Lignes de données de questions spatiales:
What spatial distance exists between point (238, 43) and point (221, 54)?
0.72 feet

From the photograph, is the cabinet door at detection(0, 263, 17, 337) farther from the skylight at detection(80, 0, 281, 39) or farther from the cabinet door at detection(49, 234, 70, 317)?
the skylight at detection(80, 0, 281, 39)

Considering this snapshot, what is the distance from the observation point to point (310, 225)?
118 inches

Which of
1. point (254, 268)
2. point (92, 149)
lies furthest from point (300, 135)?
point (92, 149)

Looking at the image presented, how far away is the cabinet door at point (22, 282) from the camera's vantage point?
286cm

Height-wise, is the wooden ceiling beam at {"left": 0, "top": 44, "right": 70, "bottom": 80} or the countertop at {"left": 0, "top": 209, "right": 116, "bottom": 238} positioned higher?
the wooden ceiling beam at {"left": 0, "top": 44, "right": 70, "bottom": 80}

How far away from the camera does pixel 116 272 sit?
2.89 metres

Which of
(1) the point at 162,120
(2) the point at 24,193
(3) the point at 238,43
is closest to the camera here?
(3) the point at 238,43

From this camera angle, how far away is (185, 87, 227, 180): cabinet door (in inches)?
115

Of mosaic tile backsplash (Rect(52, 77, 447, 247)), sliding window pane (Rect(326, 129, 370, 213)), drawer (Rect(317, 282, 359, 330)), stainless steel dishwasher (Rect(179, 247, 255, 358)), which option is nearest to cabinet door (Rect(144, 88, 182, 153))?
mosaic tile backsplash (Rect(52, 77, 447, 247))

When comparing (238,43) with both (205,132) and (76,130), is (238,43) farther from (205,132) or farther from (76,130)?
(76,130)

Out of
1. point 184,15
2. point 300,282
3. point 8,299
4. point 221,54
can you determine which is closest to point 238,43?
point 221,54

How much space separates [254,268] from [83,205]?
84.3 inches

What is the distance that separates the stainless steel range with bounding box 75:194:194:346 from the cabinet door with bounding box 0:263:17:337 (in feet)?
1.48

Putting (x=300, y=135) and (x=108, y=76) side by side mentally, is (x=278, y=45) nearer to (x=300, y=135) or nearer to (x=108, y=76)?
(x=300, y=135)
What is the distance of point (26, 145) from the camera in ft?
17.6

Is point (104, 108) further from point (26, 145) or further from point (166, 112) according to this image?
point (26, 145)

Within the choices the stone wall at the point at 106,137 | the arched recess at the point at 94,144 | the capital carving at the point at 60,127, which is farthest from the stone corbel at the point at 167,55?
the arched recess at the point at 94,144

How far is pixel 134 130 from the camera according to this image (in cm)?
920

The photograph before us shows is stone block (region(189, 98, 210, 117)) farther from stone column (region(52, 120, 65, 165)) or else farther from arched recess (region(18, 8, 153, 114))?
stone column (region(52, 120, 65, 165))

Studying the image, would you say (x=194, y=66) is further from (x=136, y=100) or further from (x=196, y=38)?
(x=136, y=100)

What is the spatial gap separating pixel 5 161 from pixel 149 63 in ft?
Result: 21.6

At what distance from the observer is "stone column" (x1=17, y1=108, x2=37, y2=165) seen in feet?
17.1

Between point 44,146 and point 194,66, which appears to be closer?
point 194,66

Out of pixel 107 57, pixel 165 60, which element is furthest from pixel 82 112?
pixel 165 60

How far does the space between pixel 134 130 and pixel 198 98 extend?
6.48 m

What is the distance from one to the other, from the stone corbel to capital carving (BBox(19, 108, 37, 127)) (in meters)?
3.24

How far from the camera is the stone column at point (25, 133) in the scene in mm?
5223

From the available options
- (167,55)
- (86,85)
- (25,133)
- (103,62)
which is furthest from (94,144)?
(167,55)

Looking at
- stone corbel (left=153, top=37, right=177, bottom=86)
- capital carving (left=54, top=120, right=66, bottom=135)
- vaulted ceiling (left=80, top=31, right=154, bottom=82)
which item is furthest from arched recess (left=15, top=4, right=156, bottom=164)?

TRAVAIL DEMANDÉ -> Recopiez à l'identique les lignes des items, de celle qui contient « Out of pixel » jusqu'à la fin des items, ces deux bornes comprises.

TÂCHE RÉALISÉE ->
Out of pixel 107 57, pixel 165 60, which element is furthest from pixel 82 112?
pixel 165 60

How far does the space between pixel 134 130 and pixel 198 98 extend?
6.48 m

What is the distance from one to the other, from the stone corbel to capital carving (BBox(19, 108, 37, 127)) (in meters)?
3.24

How far from the camera is the stone column at point (25, 133) in the scene in mm?
5223

From the available options
- (167,55)
- (86,85)
- (25,133)
- (103,62)
which is furthest from (94,144)?
(167,55)

Looking at
- stone corbel (left=153, top=37, right=177, bottom=86)
- capital carving (left=54, top=120, right=66, bottom=135)
- vaulted ceiling (left=80, top=31, right=154, bottom=82)
which item is furthest from arched recess (left=15, top=4, right=156, bottom=164)?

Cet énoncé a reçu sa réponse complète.